Aufgabe A: Suchen Sie aus den Datensätzen jede Zeile heraus, in der die Zeichenfolge „soccer“ vorkommt, und geben Sie diese Zeilen wieder. Groß- und Kleinschreibung sind dabei zu beachten.

Ich denke, dass es der Cougar werden wird - für max. 500,- EUR gibt's den Cougar 1, und der sieht so aus, als ob er unsere Ansprüche zu 100% erfüllen könnte. Der Singletrailer ist 'ne nette Idee, aber für uns zuviel des Guten, da wir nicht vor haben ruppige Trails mit der Kleinen zu fahren.


----------



## bernd e (29. Juni 2016)

Ich hatte ihn 1x umgeworfen, war aber mein Fehler!
Bin schräg zum Hang über einen Maulwurfhaufen gefahren. Das alles mit Hängematte, was den Schwerpunkt nach oben bringt.
Töchterchen hatte zwar geweint (Schreck) hat aber gut im Gurt gehangen.

Aufgabe B: Für welchen Höchstpreis gibt es laut dem Textauszug den Cougar 1?

Datensätze zur Aufgabe:
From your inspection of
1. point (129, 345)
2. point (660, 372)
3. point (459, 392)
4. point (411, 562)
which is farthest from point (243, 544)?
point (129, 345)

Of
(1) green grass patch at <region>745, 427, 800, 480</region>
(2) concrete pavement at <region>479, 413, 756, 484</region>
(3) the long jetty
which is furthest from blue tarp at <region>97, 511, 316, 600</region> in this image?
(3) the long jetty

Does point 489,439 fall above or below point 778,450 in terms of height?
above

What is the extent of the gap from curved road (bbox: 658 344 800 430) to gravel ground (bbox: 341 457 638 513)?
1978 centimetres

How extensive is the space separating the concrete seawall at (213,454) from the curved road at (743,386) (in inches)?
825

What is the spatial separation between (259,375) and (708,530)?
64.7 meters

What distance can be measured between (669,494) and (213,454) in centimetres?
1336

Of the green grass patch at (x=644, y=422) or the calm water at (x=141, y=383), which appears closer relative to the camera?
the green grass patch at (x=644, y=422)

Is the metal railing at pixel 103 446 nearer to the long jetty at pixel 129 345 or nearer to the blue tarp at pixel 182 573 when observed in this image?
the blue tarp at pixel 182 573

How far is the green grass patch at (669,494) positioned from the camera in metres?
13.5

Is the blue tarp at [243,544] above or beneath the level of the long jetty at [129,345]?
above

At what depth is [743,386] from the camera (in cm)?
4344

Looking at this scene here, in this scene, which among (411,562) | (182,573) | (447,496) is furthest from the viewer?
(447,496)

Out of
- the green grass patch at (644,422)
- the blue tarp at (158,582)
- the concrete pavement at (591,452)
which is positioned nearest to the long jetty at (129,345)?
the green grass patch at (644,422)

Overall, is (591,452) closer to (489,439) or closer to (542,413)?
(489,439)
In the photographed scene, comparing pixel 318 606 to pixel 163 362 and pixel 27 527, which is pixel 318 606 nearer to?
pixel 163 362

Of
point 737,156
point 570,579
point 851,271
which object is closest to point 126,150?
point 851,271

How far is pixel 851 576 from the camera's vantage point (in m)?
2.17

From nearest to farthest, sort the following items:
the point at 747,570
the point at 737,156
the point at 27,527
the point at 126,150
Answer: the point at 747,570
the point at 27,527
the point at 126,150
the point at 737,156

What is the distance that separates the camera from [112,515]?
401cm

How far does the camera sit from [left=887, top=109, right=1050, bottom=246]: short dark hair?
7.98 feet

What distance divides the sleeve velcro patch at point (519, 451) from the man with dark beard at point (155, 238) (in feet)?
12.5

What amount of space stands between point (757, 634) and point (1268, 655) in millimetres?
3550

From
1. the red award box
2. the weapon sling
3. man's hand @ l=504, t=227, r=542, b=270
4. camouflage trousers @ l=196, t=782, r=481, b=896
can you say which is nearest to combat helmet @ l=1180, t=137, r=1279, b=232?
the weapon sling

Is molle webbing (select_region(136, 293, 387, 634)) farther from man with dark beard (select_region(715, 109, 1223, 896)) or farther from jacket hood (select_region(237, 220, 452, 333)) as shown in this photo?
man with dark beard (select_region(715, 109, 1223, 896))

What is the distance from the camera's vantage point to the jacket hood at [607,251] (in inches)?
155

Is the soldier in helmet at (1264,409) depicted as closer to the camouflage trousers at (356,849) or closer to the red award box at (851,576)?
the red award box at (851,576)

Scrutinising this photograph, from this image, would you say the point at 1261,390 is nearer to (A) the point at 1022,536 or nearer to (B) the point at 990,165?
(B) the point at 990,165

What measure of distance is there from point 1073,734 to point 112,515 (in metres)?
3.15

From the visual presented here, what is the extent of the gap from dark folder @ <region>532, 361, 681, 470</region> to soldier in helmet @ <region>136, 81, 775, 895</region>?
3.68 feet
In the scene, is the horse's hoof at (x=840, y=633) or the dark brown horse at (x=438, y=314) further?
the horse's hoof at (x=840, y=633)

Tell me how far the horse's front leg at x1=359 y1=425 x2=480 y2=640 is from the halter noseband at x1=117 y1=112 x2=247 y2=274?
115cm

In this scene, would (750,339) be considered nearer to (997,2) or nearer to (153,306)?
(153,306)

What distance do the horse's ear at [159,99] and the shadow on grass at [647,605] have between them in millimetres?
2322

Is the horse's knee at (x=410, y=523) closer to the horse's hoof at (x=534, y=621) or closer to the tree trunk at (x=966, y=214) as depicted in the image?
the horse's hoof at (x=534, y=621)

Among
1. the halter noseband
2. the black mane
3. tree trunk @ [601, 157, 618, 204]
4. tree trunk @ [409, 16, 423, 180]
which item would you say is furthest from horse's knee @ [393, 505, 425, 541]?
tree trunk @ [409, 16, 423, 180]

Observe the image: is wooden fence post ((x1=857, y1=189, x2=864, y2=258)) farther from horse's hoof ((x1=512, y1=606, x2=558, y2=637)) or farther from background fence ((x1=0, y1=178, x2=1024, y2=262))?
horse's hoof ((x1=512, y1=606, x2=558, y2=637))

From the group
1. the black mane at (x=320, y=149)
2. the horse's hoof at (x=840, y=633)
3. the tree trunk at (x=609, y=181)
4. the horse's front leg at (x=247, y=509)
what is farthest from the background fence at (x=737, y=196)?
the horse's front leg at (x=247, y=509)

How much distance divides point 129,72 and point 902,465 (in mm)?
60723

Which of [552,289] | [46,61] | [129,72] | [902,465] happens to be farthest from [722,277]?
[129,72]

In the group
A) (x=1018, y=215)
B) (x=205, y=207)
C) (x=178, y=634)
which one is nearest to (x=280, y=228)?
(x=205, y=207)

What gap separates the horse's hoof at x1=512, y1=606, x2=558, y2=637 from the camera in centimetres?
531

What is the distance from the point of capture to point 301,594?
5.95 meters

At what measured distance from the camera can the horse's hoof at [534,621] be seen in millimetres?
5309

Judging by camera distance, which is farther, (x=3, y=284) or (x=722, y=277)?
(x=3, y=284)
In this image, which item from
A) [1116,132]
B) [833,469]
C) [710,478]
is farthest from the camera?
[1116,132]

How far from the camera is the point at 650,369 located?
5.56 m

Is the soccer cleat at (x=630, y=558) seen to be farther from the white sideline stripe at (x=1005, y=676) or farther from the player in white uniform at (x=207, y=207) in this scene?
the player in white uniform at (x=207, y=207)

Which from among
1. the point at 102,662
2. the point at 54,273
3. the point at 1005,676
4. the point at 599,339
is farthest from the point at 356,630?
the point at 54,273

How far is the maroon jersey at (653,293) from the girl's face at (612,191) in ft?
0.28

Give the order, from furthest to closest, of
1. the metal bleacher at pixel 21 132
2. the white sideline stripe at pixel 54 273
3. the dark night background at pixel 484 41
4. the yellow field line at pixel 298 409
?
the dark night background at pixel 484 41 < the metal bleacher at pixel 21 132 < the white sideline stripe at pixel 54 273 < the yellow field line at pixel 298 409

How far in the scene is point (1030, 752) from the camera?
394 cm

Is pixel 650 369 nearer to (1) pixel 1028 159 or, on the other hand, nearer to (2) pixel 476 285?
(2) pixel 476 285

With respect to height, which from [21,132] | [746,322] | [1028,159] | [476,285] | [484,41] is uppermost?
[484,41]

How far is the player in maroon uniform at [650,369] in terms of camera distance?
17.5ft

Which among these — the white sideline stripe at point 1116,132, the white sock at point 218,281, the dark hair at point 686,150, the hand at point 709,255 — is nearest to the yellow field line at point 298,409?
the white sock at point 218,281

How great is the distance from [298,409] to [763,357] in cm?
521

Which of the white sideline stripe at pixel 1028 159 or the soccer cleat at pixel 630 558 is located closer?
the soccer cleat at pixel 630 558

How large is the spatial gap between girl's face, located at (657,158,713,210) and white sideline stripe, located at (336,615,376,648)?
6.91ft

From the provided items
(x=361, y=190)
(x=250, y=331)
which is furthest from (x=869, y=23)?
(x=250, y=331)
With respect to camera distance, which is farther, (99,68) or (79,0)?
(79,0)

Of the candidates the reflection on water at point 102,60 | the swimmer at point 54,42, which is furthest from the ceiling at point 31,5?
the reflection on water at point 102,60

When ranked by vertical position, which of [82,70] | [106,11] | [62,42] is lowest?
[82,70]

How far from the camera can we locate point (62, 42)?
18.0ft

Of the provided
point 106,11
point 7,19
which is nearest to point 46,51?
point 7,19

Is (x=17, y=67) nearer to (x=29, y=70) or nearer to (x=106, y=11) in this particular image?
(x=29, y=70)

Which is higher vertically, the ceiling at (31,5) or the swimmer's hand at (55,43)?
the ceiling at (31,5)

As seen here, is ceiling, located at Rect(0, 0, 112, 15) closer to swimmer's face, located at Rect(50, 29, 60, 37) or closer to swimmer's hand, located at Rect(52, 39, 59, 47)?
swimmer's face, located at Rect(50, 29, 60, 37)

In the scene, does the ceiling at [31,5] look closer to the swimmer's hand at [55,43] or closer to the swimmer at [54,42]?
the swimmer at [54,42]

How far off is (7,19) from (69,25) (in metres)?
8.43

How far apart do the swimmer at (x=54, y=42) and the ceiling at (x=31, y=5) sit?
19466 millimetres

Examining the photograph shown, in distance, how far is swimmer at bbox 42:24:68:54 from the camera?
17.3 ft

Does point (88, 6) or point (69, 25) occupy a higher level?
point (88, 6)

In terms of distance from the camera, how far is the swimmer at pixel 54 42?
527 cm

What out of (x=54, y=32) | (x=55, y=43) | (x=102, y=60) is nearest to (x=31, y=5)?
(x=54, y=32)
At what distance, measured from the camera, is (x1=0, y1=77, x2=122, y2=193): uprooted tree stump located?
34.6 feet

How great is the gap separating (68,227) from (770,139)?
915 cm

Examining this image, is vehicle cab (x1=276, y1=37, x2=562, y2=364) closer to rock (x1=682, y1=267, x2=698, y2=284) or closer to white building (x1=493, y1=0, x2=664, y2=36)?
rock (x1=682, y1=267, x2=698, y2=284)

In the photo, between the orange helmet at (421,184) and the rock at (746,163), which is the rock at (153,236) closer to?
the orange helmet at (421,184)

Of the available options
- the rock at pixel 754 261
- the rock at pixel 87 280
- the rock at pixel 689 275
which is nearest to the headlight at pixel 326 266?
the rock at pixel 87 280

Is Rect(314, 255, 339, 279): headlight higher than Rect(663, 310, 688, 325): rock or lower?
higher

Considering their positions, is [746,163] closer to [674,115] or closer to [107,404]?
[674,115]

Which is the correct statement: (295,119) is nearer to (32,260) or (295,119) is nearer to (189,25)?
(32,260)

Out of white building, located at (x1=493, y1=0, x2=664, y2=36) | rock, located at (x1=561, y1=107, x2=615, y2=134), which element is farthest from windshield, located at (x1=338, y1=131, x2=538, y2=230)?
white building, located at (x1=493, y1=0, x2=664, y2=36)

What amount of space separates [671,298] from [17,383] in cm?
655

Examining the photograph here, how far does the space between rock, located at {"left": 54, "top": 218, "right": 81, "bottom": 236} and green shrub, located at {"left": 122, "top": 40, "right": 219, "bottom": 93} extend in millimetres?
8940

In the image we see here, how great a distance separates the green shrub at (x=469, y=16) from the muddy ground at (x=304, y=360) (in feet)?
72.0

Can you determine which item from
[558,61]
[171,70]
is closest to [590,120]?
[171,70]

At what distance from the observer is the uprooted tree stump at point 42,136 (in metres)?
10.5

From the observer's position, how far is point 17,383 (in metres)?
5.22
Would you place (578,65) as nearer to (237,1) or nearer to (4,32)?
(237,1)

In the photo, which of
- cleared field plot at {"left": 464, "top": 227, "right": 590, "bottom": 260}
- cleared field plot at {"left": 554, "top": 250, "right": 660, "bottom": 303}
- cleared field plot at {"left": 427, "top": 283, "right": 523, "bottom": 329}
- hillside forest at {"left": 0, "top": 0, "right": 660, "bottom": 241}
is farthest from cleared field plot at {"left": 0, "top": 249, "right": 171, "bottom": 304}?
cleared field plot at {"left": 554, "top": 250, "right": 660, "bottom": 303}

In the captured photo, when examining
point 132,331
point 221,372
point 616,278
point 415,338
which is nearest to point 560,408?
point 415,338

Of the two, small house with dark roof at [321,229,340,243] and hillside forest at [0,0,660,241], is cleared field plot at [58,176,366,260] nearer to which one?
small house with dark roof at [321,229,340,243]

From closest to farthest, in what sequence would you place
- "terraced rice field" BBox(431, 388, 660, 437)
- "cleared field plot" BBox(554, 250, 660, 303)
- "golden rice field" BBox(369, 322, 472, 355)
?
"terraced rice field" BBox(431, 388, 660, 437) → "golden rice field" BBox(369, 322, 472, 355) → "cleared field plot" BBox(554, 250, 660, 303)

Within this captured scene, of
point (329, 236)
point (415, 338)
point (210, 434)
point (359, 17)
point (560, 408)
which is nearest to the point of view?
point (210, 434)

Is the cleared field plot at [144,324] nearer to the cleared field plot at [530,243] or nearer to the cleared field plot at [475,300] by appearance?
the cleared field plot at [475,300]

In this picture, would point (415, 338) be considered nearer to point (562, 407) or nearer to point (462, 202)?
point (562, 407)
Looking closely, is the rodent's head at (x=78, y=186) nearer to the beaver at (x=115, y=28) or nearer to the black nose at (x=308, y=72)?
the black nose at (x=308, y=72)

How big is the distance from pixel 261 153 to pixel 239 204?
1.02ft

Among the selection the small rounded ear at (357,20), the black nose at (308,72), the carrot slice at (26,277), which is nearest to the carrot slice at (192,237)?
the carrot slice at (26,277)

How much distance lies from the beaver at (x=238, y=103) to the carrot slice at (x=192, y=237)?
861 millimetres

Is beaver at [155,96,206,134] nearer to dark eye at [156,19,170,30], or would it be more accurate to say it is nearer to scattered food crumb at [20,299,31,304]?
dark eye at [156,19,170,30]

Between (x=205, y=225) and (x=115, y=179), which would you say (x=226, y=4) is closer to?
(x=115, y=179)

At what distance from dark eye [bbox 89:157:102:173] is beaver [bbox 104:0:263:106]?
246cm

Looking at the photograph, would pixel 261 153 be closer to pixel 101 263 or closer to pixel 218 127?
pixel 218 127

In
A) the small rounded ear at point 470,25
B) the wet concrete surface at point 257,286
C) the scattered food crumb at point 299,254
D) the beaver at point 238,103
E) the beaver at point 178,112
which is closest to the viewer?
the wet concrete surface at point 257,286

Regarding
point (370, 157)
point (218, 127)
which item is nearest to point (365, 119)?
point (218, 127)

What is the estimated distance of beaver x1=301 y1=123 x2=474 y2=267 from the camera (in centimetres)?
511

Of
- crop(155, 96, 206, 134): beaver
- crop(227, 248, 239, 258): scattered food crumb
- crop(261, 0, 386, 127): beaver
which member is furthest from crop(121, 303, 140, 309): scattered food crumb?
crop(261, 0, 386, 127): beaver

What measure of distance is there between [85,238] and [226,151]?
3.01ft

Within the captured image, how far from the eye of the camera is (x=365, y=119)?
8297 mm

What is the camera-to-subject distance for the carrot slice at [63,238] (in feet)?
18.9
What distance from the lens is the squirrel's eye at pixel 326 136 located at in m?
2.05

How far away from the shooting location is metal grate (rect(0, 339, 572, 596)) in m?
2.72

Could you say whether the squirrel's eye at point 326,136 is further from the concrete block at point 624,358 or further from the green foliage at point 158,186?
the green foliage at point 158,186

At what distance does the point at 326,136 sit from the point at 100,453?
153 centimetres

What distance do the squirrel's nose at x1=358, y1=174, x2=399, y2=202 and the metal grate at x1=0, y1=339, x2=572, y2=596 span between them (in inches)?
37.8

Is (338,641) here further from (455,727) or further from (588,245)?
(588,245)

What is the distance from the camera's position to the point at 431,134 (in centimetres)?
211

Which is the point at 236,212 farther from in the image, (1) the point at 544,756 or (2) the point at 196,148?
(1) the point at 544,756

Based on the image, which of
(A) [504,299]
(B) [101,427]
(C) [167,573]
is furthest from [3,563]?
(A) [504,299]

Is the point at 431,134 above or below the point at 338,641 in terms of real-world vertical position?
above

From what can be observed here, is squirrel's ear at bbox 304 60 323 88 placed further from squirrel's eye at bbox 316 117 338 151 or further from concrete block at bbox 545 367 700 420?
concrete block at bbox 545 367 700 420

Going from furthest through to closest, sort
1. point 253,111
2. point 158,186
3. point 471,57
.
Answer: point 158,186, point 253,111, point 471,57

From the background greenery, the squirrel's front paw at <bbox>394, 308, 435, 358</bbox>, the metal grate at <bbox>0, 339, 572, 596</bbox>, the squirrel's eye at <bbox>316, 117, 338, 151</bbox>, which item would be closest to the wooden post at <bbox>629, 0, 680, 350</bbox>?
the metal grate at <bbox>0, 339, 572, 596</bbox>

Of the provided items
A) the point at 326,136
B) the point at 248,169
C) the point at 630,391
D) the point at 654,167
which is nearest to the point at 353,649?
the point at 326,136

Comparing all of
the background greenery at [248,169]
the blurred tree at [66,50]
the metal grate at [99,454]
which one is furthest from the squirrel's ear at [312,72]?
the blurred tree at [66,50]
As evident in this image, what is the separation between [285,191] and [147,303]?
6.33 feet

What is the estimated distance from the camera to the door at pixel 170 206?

Antwort A:
Is the soccer cleat at (x=630, y=558) seen to be farther from the white sideline stripe at (x=1005, y=676) or farther from the player in white uniform at (x=207, y=207) in this scene?
Which of the white sideline stripe at pixel 1028 159 or the soccer cleat at pixel 630 558 is located closer?
the soccer cleat at pixel 630 558

Antwort B: Für maximal 500 Euro.